Avrebbe dovuto essere il grande capolavoro di Capote, ma è rimasto un libro incompiuto. Quando le storie, per volere dell’autore, comparvero su Esquire la carriera di Capote ebbe un arresto. Tutti i membri del jet set americano, che fino a quel momento lo avevano apprezzato contribuendo a lanciarne la carriera, che lo avevano accolto alle loro feste nei loro locali preferiti, gli voltarono le spalle quando si ritrovarono, pur sotto pseudonimo, tra i protagonisti delle sue storie.
Capote pensava fossero tutti troppi stupidi per riconoscersi nei suoi personaggi, ma peccò di presunzione.
Di preghiere esaudite ho amato le parti in cui viene fuori lo stile di Capote, ironico e auto ironico, non risparmia nulla nemmeno al suo alter ego, e la capacità di raccontare i lati più umani e gli “scivoloni” dei protagonisti.
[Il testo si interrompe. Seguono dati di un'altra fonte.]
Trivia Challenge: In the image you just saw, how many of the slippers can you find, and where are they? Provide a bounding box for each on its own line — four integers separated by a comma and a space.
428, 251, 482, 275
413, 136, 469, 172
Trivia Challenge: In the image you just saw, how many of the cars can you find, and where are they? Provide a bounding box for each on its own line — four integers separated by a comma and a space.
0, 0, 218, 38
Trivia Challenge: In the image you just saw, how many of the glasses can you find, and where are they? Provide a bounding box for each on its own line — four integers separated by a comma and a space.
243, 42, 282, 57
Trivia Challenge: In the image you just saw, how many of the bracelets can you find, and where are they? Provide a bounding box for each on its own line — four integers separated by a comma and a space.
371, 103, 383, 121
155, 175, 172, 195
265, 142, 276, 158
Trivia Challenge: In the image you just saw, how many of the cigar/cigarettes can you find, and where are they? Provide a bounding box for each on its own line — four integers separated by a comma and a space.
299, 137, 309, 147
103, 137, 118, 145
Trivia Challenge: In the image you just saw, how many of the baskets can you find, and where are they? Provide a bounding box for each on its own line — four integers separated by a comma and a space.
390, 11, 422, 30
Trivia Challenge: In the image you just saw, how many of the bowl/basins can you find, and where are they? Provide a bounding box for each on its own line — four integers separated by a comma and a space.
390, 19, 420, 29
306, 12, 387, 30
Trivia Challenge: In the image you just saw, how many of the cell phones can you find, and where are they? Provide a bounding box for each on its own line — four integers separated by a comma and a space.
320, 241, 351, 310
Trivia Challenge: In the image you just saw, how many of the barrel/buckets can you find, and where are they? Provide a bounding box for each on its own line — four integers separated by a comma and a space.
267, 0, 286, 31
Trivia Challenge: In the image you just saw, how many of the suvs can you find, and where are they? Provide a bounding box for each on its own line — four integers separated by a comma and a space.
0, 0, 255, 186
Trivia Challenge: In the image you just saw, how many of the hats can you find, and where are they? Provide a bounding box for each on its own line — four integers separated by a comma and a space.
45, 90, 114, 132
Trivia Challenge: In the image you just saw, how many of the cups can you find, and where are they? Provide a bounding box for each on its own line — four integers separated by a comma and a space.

Purtroppo però spesso prende il sopravvento un tono che ho trovato “indelicato”, che definirei quasi rancoroso e sprezzante, come il solo fatto che Capote fosse convinto che le stesse persone che ne amavano la scrittura fossero comunque troppo stupide per capirla fino in fondo. A tratti siamo di fronte quasi al peggior gossip da rivista.